# Royal Canin Sponsers Puppy Mill Conference!



## I_LOVE_MY_MIKKO (Oct 4, 2006)

Has anyone read this?? Any thoughts? 


Royal Canin sponsors Puppy Mill Misery
Admin | May 3, 2008 4:31 pm 
I was forwarded the following information this week, and as a dog lover who is firmly opposed to commercial breeding operations and puppy mills, I think it is important to spread the word:

The Hunte Corp, the largest distributor of puppy mill puppies in the U.S. is hosting its 9th annual "Breeder Educational Conference" on the weekend of September 26th and 27th at the John Q Hammons Convention Center in Joplin, MO.

As per John Sibley's Blog, sponsors of this conference include Nutri Source Dog Food and Royal Canin. As of April 29th, Nutri Source has withdrawn (a big "thank you" to them!), and one of the people who were to be featured as keynote speakers has also withdrawn from participation.

I contacted Royal Canin, asking about their involvement, but have not received a reply yet. If you care about the plight of tens of thousands of dogs literally bred to death in disgusting puppy mills so their sickly and often temperamentally unsound puppies can be sold at pet stores at an immense profit, please take a few minutes and use their email contact form to tell them that you do not do business with companies supporting such misery:

http://www.royalcanin.us/contact/default.aspx

Other keynote speakers at this conference include:

Dr. Carmen L. Battaglia, American Kennel Club Board of Directors

Jerold S. Bell, DVM, Tufts University School of Veterinary Medicine

Patti Strand, AKC Board member and president of NAIA (a group that represents breeders, pet shop owners etc.)

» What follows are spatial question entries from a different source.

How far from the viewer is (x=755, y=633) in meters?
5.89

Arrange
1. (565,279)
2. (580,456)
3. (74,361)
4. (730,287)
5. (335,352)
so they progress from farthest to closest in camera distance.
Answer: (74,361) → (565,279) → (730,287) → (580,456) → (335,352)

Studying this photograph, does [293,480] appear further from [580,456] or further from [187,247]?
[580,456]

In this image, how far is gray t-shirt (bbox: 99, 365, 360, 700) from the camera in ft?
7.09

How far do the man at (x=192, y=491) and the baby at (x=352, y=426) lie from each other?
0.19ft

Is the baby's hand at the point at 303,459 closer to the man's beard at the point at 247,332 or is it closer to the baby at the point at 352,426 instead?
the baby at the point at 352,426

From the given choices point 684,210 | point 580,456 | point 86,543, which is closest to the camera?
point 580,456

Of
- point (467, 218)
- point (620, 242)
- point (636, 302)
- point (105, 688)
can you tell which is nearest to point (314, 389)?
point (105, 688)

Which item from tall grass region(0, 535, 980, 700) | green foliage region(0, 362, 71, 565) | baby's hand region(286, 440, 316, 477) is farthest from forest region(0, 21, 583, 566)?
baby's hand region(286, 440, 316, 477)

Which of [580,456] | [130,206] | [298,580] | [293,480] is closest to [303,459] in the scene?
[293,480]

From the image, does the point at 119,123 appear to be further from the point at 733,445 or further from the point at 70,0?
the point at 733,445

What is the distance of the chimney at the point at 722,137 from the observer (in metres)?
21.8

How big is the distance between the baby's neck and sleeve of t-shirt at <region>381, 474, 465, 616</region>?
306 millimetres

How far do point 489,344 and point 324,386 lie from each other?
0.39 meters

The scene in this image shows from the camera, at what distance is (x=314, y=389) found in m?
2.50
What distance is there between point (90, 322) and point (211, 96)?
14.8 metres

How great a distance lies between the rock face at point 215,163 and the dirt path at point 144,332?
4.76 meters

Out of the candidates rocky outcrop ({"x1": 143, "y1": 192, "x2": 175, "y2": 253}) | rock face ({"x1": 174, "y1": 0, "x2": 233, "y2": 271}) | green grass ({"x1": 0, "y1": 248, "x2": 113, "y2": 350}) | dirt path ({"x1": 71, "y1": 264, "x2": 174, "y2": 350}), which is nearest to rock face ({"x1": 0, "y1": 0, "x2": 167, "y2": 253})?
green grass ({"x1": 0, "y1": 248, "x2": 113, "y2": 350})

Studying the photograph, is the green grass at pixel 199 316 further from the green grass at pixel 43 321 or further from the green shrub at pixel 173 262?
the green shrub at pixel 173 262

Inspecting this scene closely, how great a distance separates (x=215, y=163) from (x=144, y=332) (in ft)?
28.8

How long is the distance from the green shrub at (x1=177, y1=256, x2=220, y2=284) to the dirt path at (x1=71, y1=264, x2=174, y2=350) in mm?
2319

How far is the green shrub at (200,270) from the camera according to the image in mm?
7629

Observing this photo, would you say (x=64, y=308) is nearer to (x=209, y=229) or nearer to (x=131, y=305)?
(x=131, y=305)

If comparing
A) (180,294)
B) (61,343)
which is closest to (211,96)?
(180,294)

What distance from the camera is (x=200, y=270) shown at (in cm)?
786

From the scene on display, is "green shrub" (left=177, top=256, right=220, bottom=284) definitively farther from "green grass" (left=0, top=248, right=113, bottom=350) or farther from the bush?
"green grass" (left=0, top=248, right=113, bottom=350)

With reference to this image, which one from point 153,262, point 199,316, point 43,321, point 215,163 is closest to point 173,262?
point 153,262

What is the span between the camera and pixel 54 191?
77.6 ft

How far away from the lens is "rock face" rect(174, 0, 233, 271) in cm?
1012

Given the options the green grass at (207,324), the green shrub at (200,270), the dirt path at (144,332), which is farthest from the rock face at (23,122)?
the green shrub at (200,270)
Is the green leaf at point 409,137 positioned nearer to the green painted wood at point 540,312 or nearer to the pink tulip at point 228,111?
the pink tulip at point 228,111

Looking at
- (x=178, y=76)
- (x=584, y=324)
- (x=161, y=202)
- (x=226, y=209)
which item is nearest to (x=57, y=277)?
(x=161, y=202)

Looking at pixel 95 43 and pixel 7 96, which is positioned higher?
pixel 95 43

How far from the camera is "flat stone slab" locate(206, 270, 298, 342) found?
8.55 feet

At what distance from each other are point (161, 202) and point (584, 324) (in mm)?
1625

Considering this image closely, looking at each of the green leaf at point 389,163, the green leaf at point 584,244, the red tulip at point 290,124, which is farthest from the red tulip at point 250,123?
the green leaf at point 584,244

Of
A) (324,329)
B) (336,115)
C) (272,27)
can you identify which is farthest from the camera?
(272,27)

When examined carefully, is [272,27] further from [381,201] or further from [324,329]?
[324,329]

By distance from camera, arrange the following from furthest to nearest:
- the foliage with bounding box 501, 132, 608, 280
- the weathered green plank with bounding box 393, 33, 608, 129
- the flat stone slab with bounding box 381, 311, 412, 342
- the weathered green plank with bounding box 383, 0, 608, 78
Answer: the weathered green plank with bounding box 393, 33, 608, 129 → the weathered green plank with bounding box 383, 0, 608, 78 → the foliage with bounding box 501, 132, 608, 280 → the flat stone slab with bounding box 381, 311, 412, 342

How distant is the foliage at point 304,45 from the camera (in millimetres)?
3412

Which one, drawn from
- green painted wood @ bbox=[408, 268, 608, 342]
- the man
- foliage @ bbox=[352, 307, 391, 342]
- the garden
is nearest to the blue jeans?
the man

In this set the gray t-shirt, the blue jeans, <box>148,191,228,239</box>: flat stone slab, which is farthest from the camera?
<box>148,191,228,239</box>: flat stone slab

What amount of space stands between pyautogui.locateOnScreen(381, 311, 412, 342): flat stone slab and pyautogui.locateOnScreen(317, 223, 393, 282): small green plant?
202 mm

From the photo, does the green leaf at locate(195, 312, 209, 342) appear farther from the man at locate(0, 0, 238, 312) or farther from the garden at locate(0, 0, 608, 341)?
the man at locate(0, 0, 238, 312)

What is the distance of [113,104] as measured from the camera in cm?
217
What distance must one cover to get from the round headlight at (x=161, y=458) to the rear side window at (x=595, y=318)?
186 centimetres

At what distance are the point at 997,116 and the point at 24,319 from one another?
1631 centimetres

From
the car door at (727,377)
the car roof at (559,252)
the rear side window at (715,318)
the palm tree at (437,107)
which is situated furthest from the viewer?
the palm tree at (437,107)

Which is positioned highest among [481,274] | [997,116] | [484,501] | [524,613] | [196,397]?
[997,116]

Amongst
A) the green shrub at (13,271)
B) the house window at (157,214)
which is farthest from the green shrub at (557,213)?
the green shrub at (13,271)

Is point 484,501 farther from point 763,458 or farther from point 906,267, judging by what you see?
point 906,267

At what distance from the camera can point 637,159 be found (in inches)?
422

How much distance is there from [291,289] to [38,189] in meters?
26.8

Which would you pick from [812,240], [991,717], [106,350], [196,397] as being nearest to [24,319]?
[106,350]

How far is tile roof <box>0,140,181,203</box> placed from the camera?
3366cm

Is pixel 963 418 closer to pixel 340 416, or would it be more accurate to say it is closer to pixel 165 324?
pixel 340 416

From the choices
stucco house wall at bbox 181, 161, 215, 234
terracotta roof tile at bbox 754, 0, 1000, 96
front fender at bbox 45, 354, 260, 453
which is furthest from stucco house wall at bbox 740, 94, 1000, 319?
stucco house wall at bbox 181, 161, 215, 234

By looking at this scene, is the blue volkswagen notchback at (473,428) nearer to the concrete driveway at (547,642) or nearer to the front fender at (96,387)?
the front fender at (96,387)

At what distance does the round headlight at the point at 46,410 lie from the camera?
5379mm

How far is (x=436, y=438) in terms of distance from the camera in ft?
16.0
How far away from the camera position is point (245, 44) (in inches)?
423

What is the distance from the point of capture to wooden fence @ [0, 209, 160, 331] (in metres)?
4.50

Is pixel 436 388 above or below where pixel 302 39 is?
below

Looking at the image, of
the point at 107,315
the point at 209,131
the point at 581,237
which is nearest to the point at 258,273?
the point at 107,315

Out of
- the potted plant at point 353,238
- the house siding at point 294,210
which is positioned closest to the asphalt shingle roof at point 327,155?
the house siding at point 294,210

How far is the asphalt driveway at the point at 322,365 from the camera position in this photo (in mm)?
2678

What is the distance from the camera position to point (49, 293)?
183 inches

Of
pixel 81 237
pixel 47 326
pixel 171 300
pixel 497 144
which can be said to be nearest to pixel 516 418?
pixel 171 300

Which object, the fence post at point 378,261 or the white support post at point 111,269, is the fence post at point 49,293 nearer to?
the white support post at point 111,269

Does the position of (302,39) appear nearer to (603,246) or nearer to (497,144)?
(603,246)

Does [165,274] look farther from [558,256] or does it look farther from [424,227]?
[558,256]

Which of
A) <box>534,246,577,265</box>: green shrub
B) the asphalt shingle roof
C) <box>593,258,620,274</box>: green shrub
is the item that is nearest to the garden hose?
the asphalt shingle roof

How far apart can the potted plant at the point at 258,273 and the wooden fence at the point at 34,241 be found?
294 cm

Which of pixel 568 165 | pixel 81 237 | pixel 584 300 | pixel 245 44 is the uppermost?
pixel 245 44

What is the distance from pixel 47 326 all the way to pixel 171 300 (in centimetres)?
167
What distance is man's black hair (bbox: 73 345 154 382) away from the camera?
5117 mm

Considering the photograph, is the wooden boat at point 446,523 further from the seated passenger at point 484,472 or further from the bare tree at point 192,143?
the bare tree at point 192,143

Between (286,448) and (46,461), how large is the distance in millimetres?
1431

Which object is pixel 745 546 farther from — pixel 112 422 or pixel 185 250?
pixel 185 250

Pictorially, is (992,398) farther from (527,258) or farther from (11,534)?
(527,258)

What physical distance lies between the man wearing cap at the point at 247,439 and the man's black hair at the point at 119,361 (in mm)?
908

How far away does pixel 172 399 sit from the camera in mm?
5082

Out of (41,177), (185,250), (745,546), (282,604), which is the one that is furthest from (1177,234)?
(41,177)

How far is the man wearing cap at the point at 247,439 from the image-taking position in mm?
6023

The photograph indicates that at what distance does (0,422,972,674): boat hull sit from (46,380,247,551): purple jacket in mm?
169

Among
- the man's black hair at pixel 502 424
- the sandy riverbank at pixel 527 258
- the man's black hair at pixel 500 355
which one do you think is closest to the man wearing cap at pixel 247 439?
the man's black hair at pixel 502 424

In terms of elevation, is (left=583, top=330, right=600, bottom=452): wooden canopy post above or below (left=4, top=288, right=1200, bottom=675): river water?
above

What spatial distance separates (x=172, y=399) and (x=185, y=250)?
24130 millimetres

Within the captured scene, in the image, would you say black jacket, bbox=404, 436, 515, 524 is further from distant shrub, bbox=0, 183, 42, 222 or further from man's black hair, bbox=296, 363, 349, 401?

Visit our forum and the news archive.

http://www.dogfoodproject.com/


----------



## skyizzy (Apr 15, 2008)

I just emailed them, thanks for this post! Oh and I see that the AKC is going to be there, how interesting!


----------



## Chloedancer (Mar 13, 2008)

Oh wow. I just switched to RC.


----------



## Dano (Sep 20, 2004)

Businesses like the Hunte Corp. are very difficult to stop because they are so big and have so much money. The more pressure they get about it, the better. The vets and trainers should be contacted also. They should feel ashamed of themselves for participating.


----------



## skyizzy (Apr 15, 2008)

Why is the AKC involved?


----------



## arycrest (Feb 28, 2006)

> Originally Posted By: I_LOVE_MY_MIKKO...
> Other keynote speakers at this conference include:
> 
> Dr. Carmen L. Battaglia, American Kennel Club Board of Directors
> ...


... who is also on the Board of Directors of the German Shepherd Dog Club of America, Class of 2009.


----------



## BowWowMeow (May 7, 2007)

Hunte's motto is, "The world's leading distributor of purebred puppies to pet stores." That, in and of itself, is really frightening. And of course the AKC is in bed with this corporation. Imagine how much money they get from people registering their Hunte puppies! 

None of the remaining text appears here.